## What to work on
Give the material below as a JSON list of strings with one string per line. Leave out blank lines and the pictures.

(Picture-based spatial questions)

================================

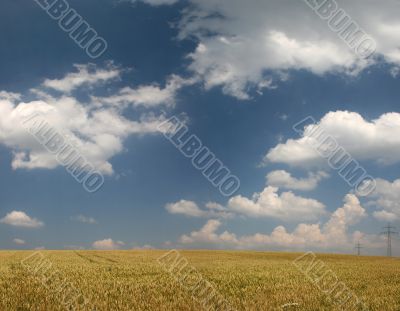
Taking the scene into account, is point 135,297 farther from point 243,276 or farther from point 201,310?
point 243,276

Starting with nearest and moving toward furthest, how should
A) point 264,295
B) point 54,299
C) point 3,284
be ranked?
1. point 54,299
2. point 264,295
3. point 3,284

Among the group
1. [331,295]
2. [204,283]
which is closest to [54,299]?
[204,283]

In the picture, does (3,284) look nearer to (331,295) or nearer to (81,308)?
(81,308)

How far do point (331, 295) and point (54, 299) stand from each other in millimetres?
9616

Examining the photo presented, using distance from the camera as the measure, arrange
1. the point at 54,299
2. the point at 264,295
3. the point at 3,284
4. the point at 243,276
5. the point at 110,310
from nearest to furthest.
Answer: the point at 110,310
the point at 54,299
the point at 264,295
the point at 3,284
the point at 243,276

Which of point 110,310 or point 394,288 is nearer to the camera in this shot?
point 110,310

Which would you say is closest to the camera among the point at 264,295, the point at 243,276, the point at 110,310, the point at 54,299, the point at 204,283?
the point at 110,310

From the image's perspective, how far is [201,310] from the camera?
13.2 meters

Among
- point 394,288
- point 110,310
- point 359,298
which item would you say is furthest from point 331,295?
point 110,310

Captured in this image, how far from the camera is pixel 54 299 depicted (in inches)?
563

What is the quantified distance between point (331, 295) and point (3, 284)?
12.2 meters

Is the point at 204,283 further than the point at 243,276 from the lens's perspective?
No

================================

## Written answer
[
  "Taking the scene into account, is point 135,297 farther from point 243,276 or farther from point 201,310?",
  "point 243,276",
  "Starting with nearest and moving toward furthest, how should",
  "A) point 264,295",
  "B) point 54,299",
  "C) point 3,284",
  "be ranked?",
  "1. point 54,299",
  "2. point 264,295",
  "3. point 3,284",
  "Among the group",
  "1. [331,295]",
  "2. [204,283]",
  "which is closest to [54,299]?",
  "[204,283]",
  "In the picture, does (3,284) look nearer to (331,295) or nearer to (81,308)?",
  "(81,308)",
  "How far do point (331, 295) and point (54, 299) stand from each other in millimetres?",
  "9616",
  "Examining the photo presented, using distance from the camera as the measure, arrange",
  "1. the point at 54,299",
  "2. the point at 264,295",
  "3. the point at 3,284",
  "4. the point at 243,276",
  "5. the point at 110,310",
  "from nearest to furthest.",
  "Answer: the point at 110,310",
  "the point at 54,299",
  "the point at 264,295",
  "the point at 3,284",
  "the point at 243,276",
  "Which of point 110,310 or point 394,288 is nearer to the camera in this shot?",
  "point 110,310",
  "Which would you say is closest to the camera among the point at 264,295, the point at 243,276, the point at 110,310, the point at 54,299, the point at 204,283?",
  "the point at 110,310",
  "From the image's perspective, how far is [201,310] from the camera?",
  "13.2 meters",
  "Among",
  "- point 394,288",
  "- point 110,310",
  "- point 359,298",
  "which item would you say is furthest from point 331,295?",
  "point 110,310",
  "Captured in this image, how far from the camera is pixel 54 299 depicted (in inches)?",
  "563",
  "What is the quantified distance between point (331, 295) and point (3, 284)?",
  "12.2 meters",
  "Is the point at 204,283 further than the point at 243,276 from the lens's perspective?",
  "No"
]